EFAS Technologies, represented by James Valle, addressed global water security and leakage—an increasingly high-stakes issue for governments and large organizations. EFAS positioned itself as a software platform that enables monitoring and mitigation using existing infrastructure, avoiding the friction and cost of new hardware deployment. The company differentiated with models that function effectively on limited data and reinforced credibility with proof points from international pilots already in operation.
SwirlX, led by Robert Jaehyung Park, connected AI’s rapid expansion to a less-discussed but critical bottleneck: inefficient heat exchangers in industrial and data infrastructure. SwirlX applies advanced modeling and optimization to significantly improve thermal efficiency, delivering measurable energy savings and large-scale cost reductions. The pitch effectively linked a technical innovation to urgent infrastructure and energy constraints facing AI-driven growth.
Across a cohort spanning healthcare, defense, cybersecurity, climate, infrastructure, and community platforms—with dozens of active pilots and real customers represented—what stood out most was discipline. These founders were not pitching speculative futures; they were presenting constrained environments, clear buyers, and realistic paths to scale.

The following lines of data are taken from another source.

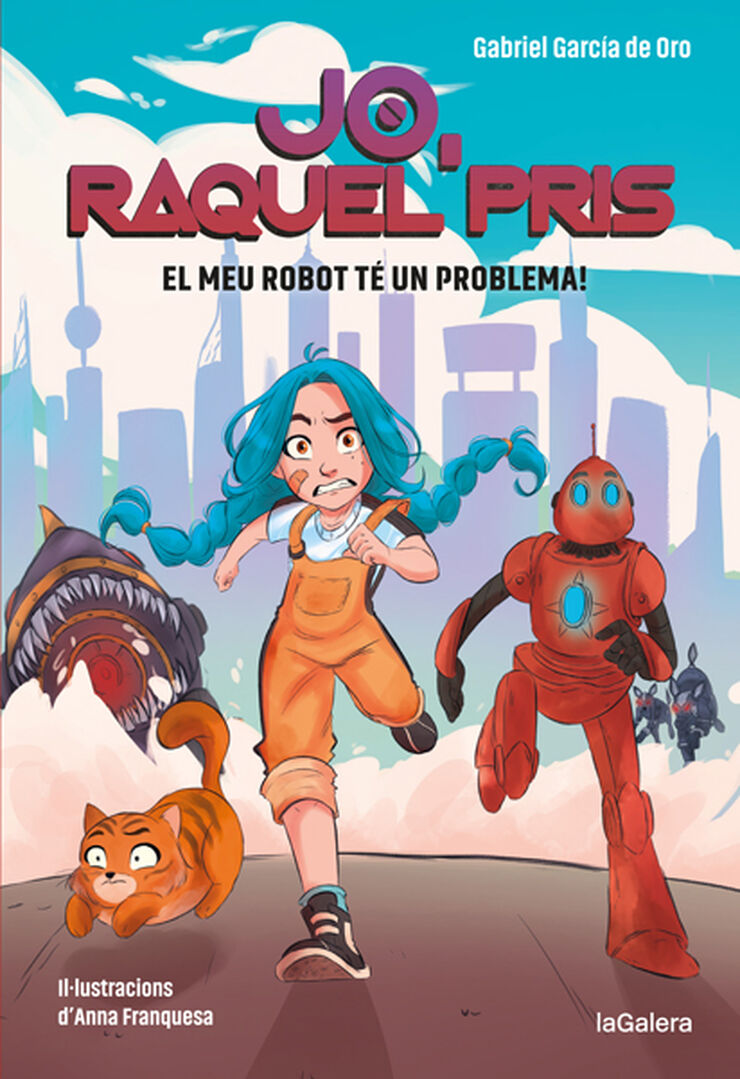 Raquel Pris 1. El meu robot té un problema!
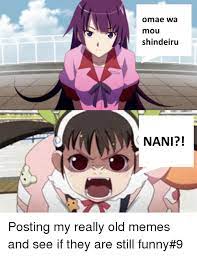 Meme generator, instant notifications, image/video download, achievements and many more! Omae Wa Mou Shindeiru Nani Anime Meme On Me Me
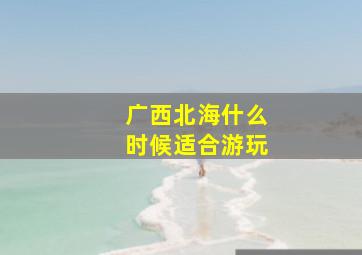 广西北海什么时候适合游玩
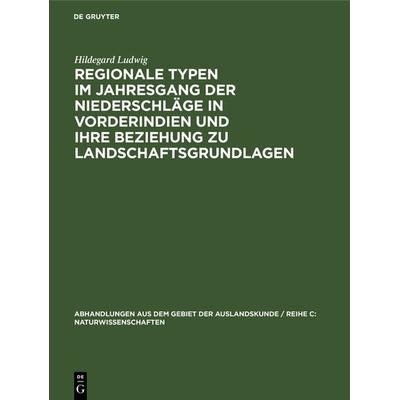Regionale Typen im Jahresgang der Niederschläge in Vorderindien und ihre Beziehung zu Landschaftsgrundlagen, Gebundene Ausgabe von Hildegard Ludwig,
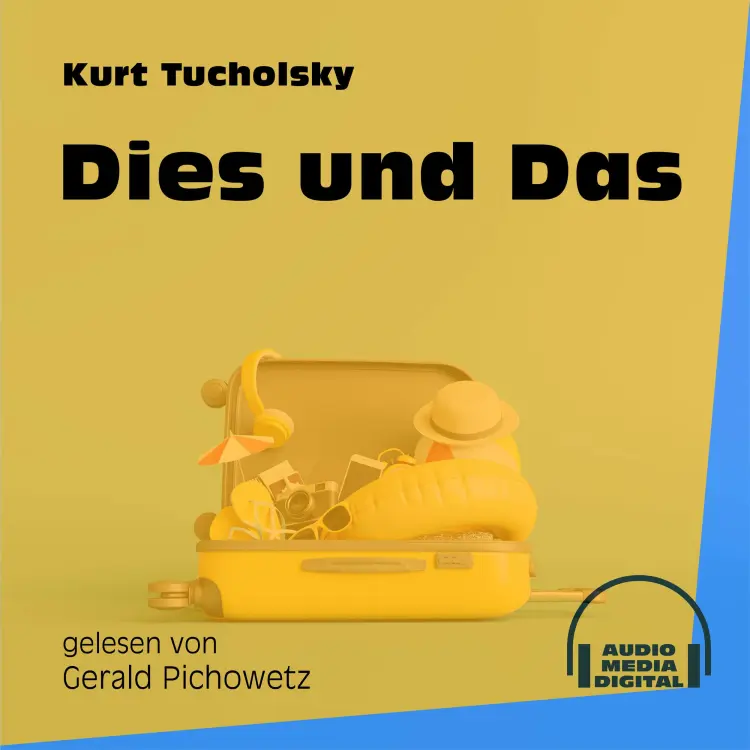 Cover von Kurt Tucholsky - Dies und Das
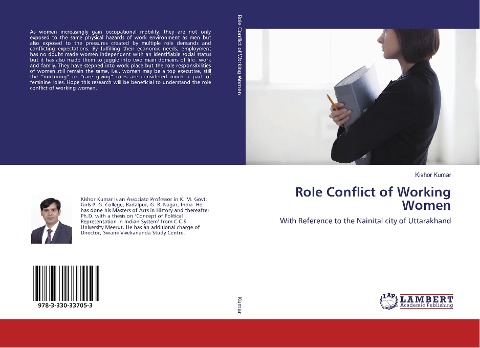 Role Conflict of Working Women: With Reference to the Nainital city of Uttarakhand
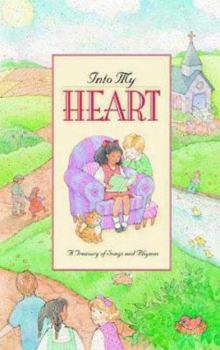 Hardcover Into My Heart: A Treasury of Songs and Rhymes Book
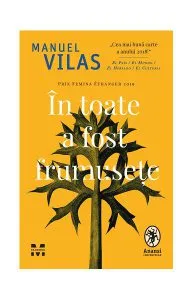 În toate a fost frumusețe de Manuel Vilas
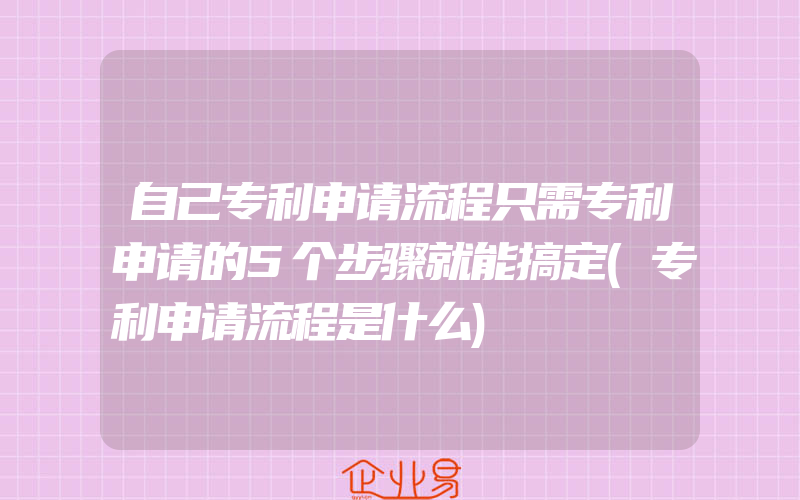 自己专利申请流程只需专利申请的5个步骤就能搞定(专利申请流程是什么)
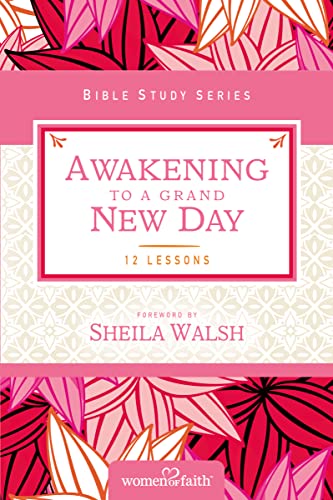 Beispielbild fr Awakening to a Grand New Day (Women of Faith Study Guide Series) zum Verkauf von ZBK Books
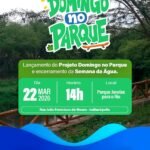 Lançamento do projeto “Domingo no Parque” e culminância da Semana da Água acontecem neste domingo (22)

Equally notable was where AI wasn’t used—teams demonstrated restraint, deploying automation only where it improved trust, outcomes, or efficiency.
The academic setting mattered. USD provided a neutral, rigorous environment where ideas could be sharpened before meeting the market at full speed—bridging applied research, operator insight, and investor perspective in a way that early-stage companies benefit from disproportionately.
From a long-term capital perspective, what stood out wasn’t hype—it was execution. Clear problem definition. Evidence of demand. Thoughtful use of AI where it actually moves the needle.
At Del Mar Medical Pensions, we spend our time thinking about durability—how capital compounds over decades, not quarters. Events like this are encouraging because they reflect that same mindset: founders building practical solutions, for real customers, in markets where trust and adoption matter.
The next chapter for these teams will be proof velocity—turning pilots into contracts, usage into retention, and clarity into scale. With this level of execution, feedback, and community behind them, they are well positioned to turn strong ideas into durable, category-defining companies.
With this level of execution, feedback, and community behind them, these teams are well positioned to turn strong ideas into durable, category-defining companies.